Singapore Exchange and Cassini Systems have partnered to provide a free service for SGX market participants, to help them prepare to meet the Uncleared Margin Rules (UMR) requirements. Under the agreement, SGX will leverage Cassini’s domain expertise to provide market users with complimentary analyses to determine their average aggregated notional amount (AANA), representing the gross value of open, non-centrally cleared derivatives positions. International regulators use the AANA to determine whether a firm falls in scope for each phase of UMR, with Phase 5 scheduled to take effect in September 2021. In-scope entities are subject to a mandatory exchange of Initial Margin (IM) with their counterparties for their bilateral over-the-counter (OTC) agreements over the $50 million IM threshold per counterpart. While the consecutive three-month period for officially determining in-scope status for Phase 5 will be in 2021, SGX and Cassini are offering the service in advance so firms potentially meeting the $50 billion AANA threshold can take steps now to assess their status, adjust their positions and look for alternatives to certain non-cleared products. Firms affected by Phase 5 include banks, asset managers, hedge funds and pension funds. Phase 6, scheduled to take effect in September 2022, has a threshold of $8 billion AANA.
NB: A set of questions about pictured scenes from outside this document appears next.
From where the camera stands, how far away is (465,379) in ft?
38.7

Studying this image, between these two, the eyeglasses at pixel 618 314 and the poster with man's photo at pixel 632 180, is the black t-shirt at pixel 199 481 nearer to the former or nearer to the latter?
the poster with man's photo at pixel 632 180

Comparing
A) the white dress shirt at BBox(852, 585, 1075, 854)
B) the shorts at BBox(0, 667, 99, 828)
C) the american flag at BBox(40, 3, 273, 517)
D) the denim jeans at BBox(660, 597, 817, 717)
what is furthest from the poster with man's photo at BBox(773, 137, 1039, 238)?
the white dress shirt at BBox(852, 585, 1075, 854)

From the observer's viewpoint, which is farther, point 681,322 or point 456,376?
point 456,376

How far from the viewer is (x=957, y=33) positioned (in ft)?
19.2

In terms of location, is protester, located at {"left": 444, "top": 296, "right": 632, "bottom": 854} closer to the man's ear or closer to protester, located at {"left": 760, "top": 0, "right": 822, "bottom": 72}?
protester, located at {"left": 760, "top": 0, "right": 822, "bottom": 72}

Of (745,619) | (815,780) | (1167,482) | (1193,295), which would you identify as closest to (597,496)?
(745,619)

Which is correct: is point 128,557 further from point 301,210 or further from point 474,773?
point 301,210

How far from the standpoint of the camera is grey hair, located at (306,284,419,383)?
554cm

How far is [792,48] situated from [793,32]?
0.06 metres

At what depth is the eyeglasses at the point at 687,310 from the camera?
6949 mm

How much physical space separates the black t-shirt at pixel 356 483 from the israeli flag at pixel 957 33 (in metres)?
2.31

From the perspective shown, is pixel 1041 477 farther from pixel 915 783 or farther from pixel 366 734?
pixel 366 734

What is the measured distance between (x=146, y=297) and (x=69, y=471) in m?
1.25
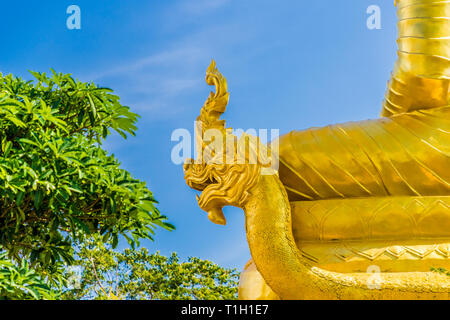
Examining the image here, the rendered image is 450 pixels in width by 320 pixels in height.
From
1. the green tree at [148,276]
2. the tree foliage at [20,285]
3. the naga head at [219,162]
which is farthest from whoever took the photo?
the green tree at [148,276]

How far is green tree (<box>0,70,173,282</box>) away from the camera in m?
4.98

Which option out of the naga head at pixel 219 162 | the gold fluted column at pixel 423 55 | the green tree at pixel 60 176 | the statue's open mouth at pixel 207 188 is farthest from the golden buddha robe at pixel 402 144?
the green tree at pixel 60 176

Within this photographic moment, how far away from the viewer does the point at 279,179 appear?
2502 millimetres

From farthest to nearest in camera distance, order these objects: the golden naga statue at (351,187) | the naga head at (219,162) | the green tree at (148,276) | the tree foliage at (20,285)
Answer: the green tree at (148,276) < the tree foliage at (20,285) < the naga head at (219,162) < the golden naga statue at (351,187)

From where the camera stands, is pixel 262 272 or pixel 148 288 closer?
pixel 262 272

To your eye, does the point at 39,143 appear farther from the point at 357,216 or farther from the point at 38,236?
the point at 357,216

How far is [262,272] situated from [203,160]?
1.89ft

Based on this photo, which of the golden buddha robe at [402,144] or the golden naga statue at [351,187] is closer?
the golden naga statue at [351,187]

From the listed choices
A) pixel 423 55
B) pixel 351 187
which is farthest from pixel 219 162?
pixel 423 55

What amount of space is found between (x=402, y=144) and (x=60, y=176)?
3387mm

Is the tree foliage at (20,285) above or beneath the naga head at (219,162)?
beneath

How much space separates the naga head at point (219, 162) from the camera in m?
2.44

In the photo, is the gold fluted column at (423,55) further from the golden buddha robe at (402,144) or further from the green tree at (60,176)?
the green tree at (60,176)
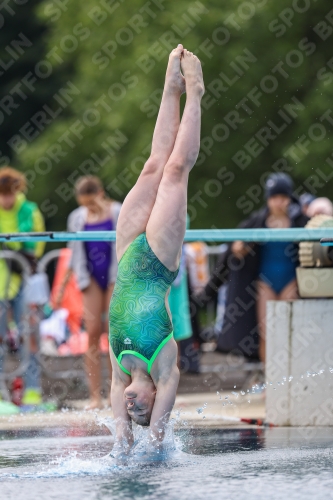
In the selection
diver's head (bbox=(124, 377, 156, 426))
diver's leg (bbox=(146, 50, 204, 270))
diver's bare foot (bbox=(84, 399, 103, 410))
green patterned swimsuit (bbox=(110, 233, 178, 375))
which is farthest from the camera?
diver's bare foot (bbox=(84, 399, 103, 410))

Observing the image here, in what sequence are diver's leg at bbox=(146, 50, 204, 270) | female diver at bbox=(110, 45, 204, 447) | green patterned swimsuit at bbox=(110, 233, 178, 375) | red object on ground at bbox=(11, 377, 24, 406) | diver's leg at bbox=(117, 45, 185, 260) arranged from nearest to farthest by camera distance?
female diver at bbox=(110, 45, 204, 447) < green patterned swimsuit at bbox=(110, 233, 178, 375) < diver's leg at bbox=(146, 50, 204, 270) < diver's leg at bbox=(117, 45, 185, 260) < red object on ground at bbox=(11, 377, 24, 406)

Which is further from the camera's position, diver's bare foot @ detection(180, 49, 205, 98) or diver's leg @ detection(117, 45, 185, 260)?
diver's bare foot @ detection(180, 49, 205, 98)

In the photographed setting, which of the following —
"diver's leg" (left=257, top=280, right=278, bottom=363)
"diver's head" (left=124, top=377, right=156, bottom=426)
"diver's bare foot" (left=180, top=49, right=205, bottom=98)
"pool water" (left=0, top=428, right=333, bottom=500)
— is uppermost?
"diver's bare foot" (left=180, top=49, right=205, bottom=98)

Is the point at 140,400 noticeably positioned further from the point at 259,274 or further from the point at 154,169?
the point at 259,274

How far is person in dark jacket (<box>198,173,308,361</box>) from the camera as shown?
10234mm

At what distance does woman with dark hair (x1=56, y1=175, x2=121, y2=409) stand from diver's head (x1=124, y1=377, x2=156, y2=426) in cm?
416

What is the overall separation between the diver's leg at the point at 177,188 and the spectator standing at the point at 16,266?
4327mm

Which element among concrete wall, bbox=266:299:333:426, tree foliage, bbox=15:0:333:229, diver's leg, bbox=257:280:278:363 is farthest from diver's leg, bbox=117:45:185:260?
tree foliage, bbox=15:0:333:229

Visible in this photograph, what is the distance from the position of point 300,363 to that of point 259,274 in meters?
2.81

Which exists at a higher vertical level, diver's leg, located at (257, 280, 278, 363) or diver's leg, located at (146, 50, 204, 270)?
diver's leg, located at (146, 50, 204, 270)

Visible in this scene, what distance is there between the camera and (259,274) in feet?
34.6

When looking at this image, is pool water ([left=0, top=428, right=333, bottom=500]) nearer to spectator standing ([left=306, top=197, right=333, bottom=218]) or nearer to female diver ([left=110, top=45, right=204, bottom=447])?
female diver ([left=110, top=45, right=204, bottom=447])

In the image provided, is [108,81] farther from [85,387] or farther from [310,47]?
[85,387]

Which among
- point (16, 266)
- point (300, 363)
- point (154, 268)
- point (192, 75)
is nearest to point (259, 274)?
point (16, 266)
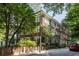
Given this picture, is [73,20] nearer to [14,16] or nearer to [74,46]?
[74,46]

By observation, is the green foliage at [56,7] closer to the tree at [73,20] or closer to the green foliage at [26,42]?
the tree at [73,20]

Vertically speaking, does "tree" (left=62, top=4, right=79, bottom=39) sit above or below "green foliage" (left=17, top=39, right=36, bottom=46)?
above

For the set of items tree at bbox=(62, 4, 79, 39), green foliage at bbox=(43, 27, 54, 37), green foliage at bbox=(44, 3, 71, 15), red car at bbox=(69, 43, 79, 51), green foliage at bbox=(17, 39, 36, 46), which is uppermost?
green foliage at bbox=(44, 3, 71, 15)

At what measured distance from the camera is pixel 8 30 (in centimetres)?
1015

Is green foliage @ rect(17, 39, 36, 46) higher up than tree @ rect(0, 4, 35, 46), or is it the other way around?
tree @ rect(0, 4, 35, 46)

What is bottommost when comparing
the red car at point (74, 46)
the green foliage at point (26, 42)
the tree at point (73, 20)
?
the red car at point (74, 46)

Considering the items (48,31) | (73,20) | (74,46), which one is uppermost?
(73,20)

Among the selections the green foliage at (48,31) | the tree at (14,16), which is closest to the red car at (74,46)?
the green foliage at (48,31)

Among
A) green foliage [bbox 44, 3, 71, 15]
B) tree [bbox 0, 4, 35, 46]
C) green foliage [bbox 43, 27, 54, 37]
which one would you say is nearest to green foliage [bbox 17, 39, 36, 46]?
tree [bbox 0, 4, 35, 46]

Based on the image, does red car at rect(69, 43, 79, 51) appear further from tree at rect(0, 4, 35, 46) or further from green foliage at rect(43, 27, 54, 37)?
tree at rect(0, 4, 35, 46)

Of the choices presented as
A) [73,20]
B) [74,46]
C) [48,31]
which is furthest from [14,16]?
[74,46]

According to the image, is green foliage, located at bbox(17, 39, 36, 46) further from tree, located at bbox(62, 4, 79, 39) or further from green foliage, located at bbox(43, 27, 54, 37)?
tree, located at bbox(62, 4, 79, 39)

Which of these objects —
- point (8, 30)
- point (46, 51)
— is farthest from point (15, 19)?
point (46, 51)

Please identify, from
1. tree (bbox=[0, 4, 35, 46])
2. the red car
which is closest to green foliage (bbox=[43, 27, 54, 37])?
tree (bbox=[0, 4, 35, 46])
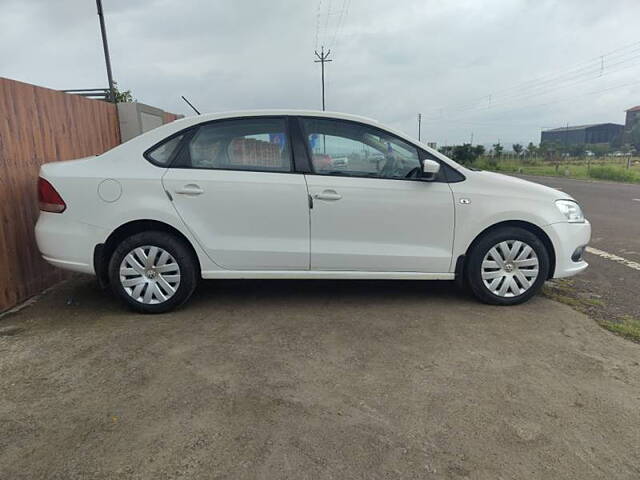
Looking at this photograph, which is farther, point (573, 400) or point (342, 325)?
point (342, 325)

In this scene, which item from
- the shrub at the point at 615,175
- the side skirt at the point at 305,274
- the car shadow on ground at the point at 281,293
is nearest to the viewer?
the side skirt at the point at 305,274

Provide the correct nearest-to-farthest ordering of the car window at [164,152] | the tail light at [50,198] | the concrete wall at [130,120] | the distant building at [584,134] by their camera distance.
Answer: the tail light at [50,198], the car window at [164,152], the concrete wall at [130,120], the distant building at [584,134]

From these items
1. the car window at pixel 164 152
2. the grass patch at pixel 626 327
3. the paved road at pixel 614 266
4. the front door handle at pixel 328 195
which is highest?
the car window at pixel 164 152

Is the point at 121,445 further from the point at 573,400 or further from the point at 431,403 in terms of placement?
the point at 573,400

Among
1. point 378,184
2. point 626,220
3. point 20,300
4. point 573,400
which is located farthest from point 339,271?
point 626,220

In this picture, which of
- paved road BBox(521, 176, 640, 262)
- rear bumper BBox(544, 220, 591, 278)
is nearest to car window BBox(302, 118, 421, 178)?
rear bumper BBox(544, 220, 591, 278)

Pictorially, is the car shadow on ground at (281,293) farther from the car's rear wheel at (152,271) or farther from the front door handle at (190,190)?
the front door handle at (190,190)

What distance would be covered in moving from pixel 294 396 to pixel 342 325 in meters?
1.07

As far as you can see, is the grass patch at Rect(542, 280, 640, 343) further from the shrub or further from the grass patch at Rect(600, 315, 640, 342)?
the shrub

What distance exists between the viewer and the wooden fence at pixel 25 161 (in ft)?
12.6

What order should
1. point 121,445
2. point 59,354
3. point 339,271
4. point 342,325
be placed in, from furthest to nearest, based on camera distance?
point 339,271
point 342,325
point 59,354
point 121,445

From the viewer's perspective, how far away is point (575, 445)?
85.5 inches

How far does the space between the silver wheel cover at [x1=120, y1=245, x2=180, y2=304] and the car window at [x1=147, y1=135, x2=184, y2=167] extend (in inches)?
28.2

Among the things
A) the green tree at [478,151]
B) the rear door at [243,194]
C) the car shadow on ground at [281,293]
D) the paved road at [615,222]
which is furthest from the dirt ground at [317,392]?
the green tree at [478,151]
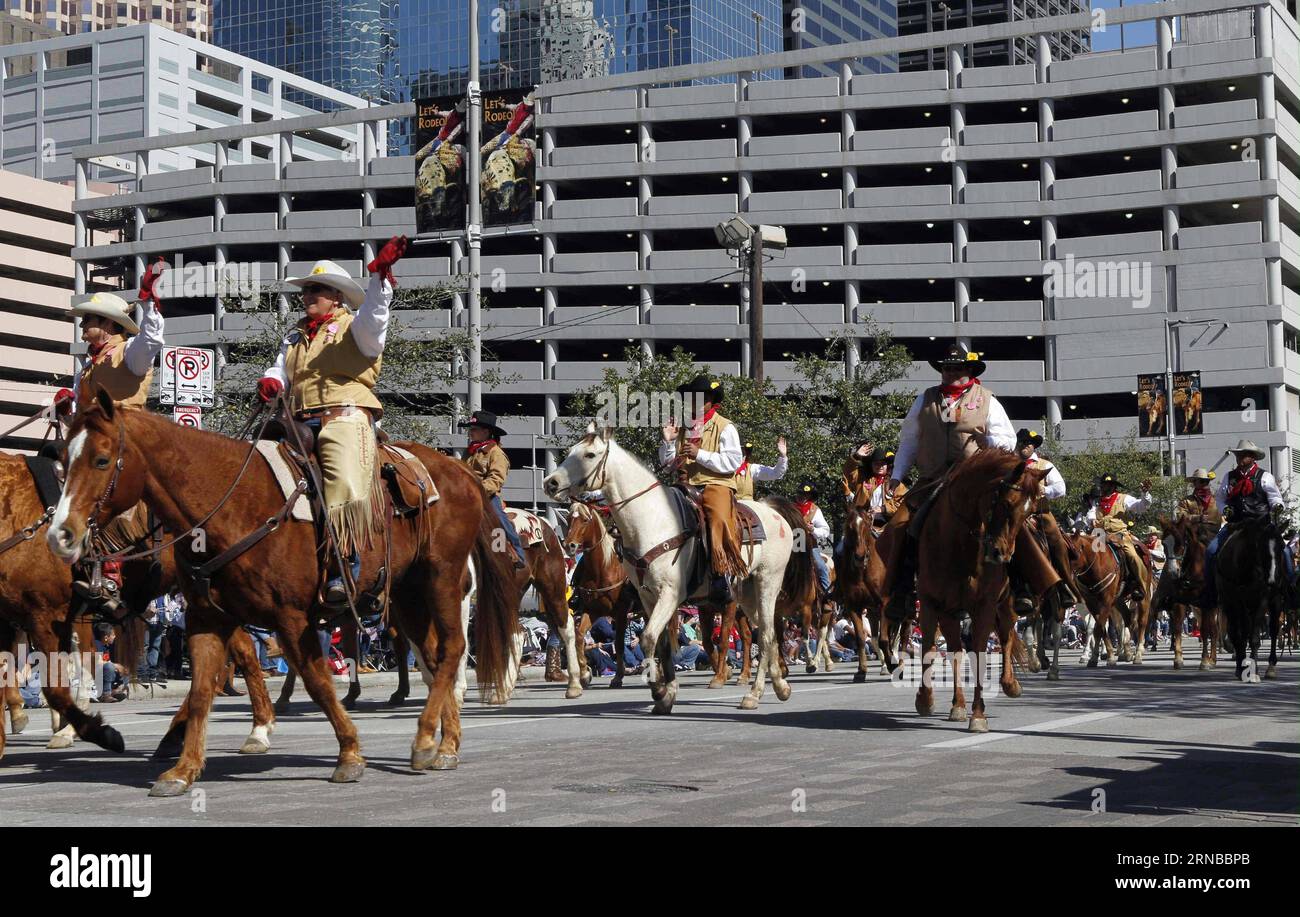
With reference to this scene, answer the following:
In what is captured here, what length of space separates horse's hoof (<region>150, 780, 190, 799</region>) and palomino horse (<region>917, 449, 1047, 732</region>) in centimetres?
628

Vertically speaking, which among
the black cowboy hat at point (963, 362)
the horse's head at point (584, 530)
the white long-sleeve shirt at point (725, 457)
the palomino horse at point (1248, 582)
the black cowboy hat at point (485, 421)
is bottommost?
the palomino horse at point (1248, 582)

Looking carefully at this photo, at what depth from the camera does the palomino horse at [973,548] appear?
42.3 feet

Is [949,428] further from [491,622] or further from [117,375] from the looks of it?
[117,375]

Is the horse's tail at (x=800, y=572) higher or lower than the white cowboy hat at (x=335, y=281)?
lower

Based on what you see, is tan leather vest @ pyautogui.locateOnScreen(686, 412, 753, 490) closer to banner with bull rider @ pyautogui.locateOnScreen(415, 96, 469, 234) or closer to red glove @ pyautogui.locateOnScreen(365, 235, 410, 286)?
red glove @ pyautogui.locateOnScreen(365, 235, 410, 286)

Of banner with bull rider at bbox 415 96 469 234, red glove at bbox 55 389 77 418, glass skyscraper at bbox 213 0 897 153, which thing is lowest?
red glove at bbox 55 389 77 418

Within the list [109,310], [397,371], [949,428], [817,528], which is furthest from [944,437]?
[397,371]

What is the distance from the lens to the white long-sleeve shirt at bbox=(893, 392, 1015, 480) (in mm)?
14180

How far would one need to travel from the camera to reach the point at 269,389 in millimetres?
10523

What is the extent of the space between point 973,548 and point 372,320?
5643mm

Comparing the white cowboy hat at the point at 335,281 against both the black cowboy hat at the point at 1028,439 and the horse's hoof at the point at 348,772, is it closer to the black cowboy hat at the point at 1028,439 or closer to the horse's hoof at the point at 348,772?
the horse's hoof at the point at 348,772

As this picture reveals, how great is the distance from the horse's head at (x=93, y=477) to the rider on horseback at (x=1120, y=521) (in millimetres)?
18897

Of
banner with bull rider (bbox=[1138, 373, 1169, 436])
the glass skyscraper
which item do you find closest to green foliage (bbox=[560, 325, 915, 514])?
banner with bull rider (bbox=[1138, 373, 1169, 436])

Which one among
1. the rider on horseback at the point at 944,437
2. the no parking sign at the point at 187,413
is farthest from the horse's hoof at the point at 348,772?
the no parking sign at the point at 187,413
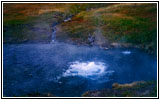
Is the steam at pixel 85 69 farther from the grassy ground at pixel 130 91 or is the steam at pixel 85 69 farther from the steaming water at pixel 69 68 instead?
the grassy ground at pixel 130 91

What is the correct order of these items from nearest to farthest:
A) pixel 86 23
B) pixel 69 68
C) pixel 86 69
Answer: pixel 86 69, pixel 69 68, pixel 86 23

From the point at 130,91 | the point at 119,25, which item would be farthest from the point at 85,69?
the point at 119,25

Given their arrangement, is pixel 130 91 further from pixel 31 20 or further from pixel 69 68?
pixel 31 20

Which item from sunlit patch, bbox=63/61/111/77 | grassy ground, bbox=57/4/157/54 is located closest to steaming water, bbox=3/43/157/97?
sunlit patch, bbox=63/61/111/77

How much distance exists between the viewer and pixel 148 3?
13156 millimetres

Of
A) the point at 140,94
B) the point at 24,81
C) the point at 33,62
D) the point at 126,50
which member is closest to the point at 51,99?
the point at 24,81

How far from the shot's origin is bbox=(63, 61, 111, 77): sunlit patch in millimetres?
12172

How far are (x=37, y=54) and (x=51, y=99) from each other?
3015mm

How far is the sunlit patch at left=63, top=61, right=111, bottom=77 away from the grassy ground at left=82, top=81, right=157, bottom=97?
3.38 ft

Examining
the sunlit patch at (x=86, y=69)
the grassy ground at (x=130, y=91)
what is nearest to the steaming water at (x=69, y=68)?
the sunlit patch at (x=86, y=69)

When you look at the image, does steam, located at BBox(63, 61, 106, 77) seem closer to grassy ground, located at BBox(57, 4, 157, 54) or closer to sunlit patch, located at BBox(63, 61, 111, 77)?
sunlit patch, located at BBox(63, 61, 111, 77)

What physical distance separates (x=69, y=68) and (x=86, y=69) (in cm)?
81

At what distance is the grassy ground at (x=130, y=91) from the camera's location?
11.0 metres

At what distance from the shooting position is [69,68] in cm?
1246
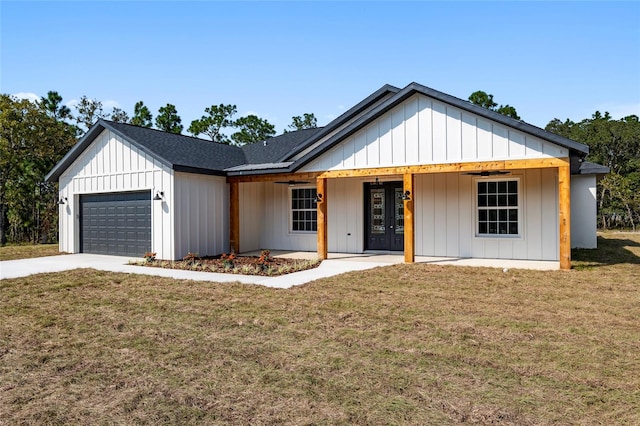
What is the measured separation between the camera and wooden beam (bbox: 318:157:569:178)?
372 inches

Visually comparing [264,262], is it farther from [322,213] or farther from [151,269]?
[151,269]

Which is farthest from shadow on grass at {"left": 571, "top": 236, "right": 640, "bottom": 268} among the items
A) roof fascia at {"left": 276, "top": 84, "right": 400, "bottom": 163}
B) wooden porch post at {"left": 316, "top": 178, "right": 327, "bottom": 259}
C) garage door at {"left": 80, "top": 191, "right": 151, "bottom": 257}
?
garage door at {"left": 80, "top": 191, "right": 151, "bottom": 257}

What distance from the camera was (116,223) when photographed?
1405 centimetres

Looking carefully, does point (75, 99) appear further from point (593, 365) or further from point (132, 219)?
point (593, 365)

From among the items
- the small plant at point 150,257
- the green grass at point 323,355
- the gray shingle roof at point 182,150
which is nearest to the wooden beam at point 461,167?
the green grass at point 323,355

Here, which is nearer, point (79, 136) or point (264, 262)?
point (264, 262)

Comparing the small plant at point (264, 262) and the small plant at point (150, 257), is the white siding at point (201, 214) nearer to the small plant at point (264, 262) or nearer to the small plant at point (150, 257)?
the small plant at point (150, 257)

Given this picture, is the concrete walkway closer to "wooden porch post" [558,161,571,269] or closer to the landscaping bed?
the landscaping bed

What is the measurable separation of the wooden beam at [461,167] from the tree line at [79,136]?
16.8m

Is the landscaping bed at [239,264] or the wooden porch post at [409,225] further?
the wooden porch post at [409,225]

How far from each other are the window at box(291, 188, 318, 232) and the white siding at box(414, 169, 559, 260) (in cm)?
370

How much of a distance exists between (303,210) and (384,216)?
9.88ft

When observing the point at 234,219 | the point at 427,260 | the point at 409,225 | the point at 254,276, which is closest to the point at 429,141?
the point at 409,225

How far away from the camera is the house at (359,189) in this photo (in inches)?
405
KC Lam, SGX Head of FX and Rates, said: “By September 2022, more than a thousand firms will be impacted by UMR, thus it is important to start planning for it now. Cassini is a natural partner for us in this effort to help our market participants with a best-of-breed solution.”
Liam Huxley, CEO and founder of Cassini, said: “Those firms that conceivably could fall in scope for Phase 5 should immediately begin efforts to understand their AANA and strategize on how they might identify opportunities to re-allocate their portfolio, reduce their margin obligations to potentially achieve substantial cost savings and delay falling in scope while still meeting their trading goals. If they wait until it’s time to report the information to the regulator, it’s often too late to make these adjustments.”